Repeat word for word the lines between the line holding "How great a" and the line holding "Inspecting this picture, what", inclusive.

* begin The data *

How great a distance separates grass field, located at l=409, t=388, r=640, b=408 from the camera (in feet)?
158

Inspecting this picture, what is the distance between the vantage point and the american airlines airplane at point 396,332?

* end The data *
* begin The data *

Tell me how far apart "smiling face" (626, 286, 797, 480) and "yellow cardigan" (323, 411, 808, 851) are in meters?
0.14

* end The data *
* begin The data *

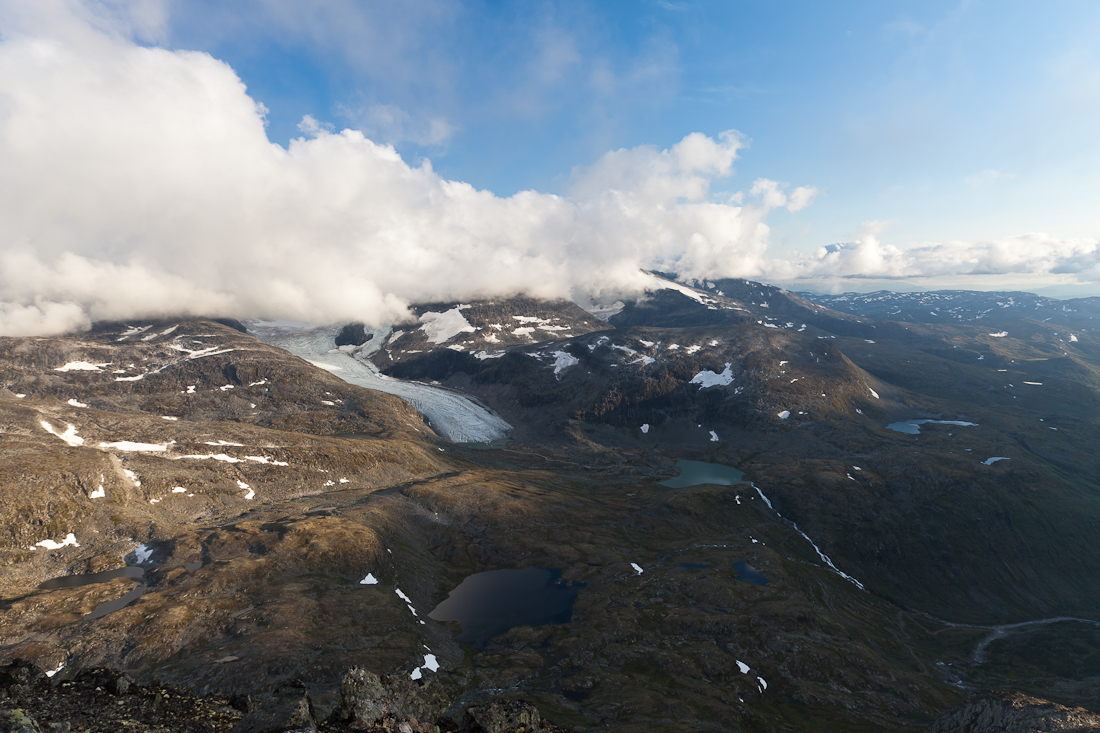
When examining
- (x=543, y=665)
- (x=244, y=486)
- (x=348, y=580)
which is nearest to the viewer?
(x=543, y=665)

* end The data *

**Output**
How great a distance separates grass field, located at l=409, t=388, r=640, b=408 from the camera (in feet)?
158

Inspecting this picture, what is the distance between the vantage point and the american airlines airplane at point 396,332?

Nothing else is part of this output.